*** Opening Selected extract ***

Of course, if you use freeform traits, you don't need a skill list at all and players can write down anything that's interesting to them. For more information, see the definition of Trait in John Kirk's Design Patterns of Successful Role-Playing Games.
Adam Dray / adam@legendary.org
Verge -- cyberpunk role-playing on the brink
FoundryMUSH - indie chat and play at foundry.legendary.org 7777

Andrithgreen

Let me introduce myself.  My name is Andrew and I am a Graphic Artist in St. Louis MO.  I have been playing and GM'ing, various RPG's for several years now. Pardon me not being clearer, as I am a little frustrated  at a moment. Part of my work was literally just washed away! (Over filled bath tub and an air duct! ) 

I have spent the last 4 years (on and off) developing my Role Playing Game, titled "Zero Time". 
. Characters can be from the past, "present" and future.  Most choose the future.   For the most part. I was able to piece together a lot of the skills that I have spent developing by using some left over character sheets from previous versions of the game (it was originally a 6 sided system converted to a 20 sided!).   The good thing is I still have most information on my computer. (Character Sheets, Maps, Scripts, notes).  However all the reminants of my guide and the backup disks were soaked and damaged!)  Now I am sitting here trying to rack my brain of some of the more generic ones like (soak, lifting, jumping, dodge...etc).  As I am the middle of preping for the final part of this Epic Campaign for New Years.

*** Closing Selected extract ***
*** Opening Collected data ***

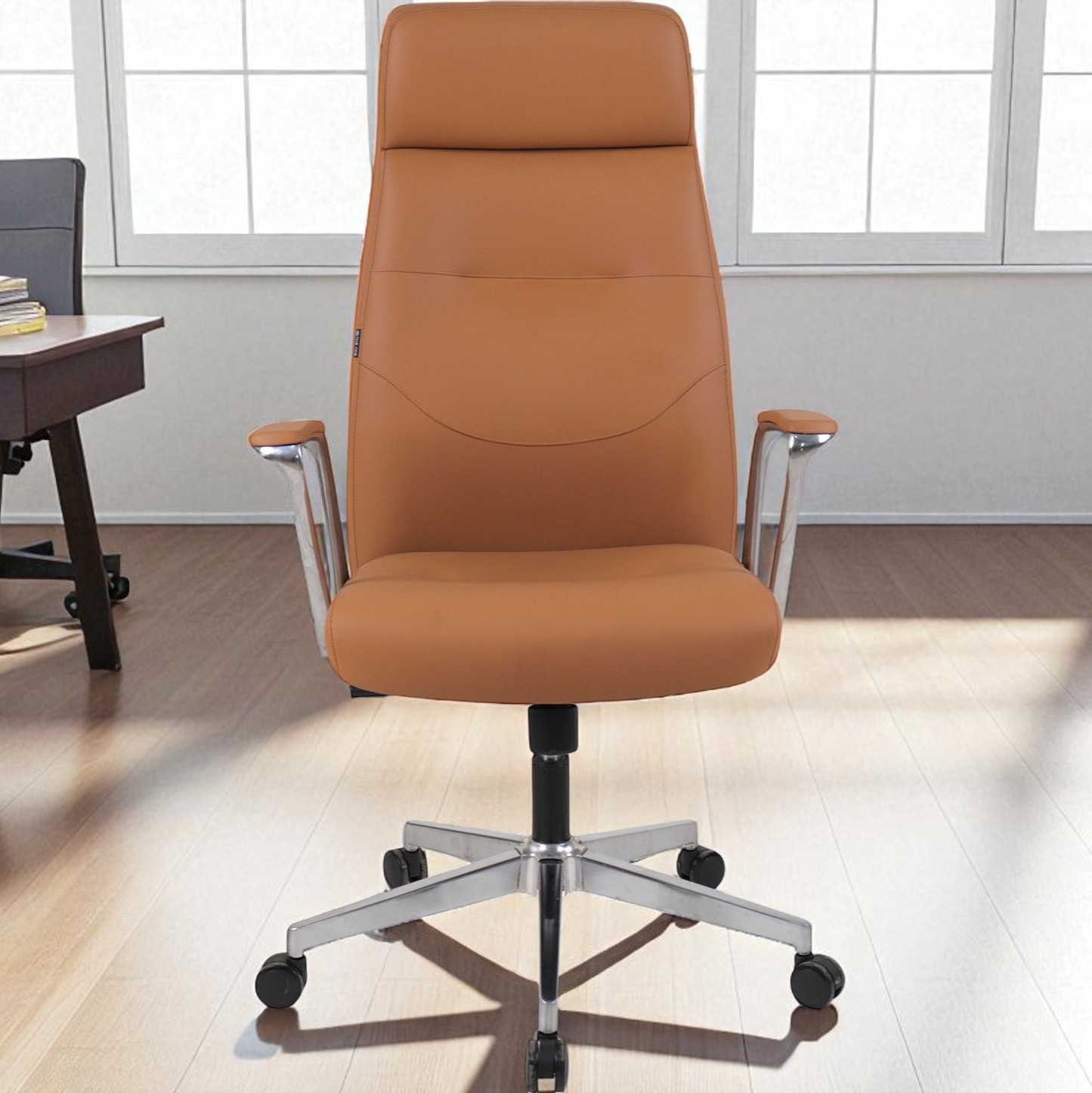 Ghế trưởng phòng SG938 bọc PVC, tay nhôm ốp PVC, chân thép mạ, ngả hãm nhiều góc, sang trọng.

*** Closing Collected data ***

▸ **Task item A**:
Answer these from the role-playing game forum text:
(i) In what city does Andrew work as a Graphic Artist?
(ii) How long has he spent developing "Zero Time"?
(iii) What two things does he name as the cause of part of his work being washed away?
▸ **Task item B**: Pick up the role-playing game forum text after its final sentence and keep writing it.

▸ **Reply A**:
(i) St. Louis, MO
(ii) The last 4 years, on and off
(iii) An over filled bath tub and an air duct

▸ **Reply B**:
Nathan P.

Hi there Andrew,

I was facing the exact same problem when I first started writing Timestream, a more "cinematic" style time travel game that I released at the end of the summer. I ended up deciding to focus more on who the characters knew and cared about and what their goals were then the actual "stuff" they could do, and boiled down the stuff to broad "arenas" that describe a kind of thing, rather than the thing itself. So there's Athletics (could be Olympic javelin, could be swimming, could be zero-g gymnastics), Manipulation (could be convincing patter, could be bribery, could be powers of illusion), etc. Once players have identified the what of what they want to do, they choose how to do it from their Arenas. You can see a character sheet here to see a little more about what I mean.

Obviously, this is one take, but I wanted to present it as an alternative to making tons of lists, and dividing those lists into time periods.

Also, are you looking to publish your game? I ask because thats part of the mission statement of the Forge, to help people independently publish. If so, are you looking for other kinds of feedback about it?

Hope that helps.
Nathan P.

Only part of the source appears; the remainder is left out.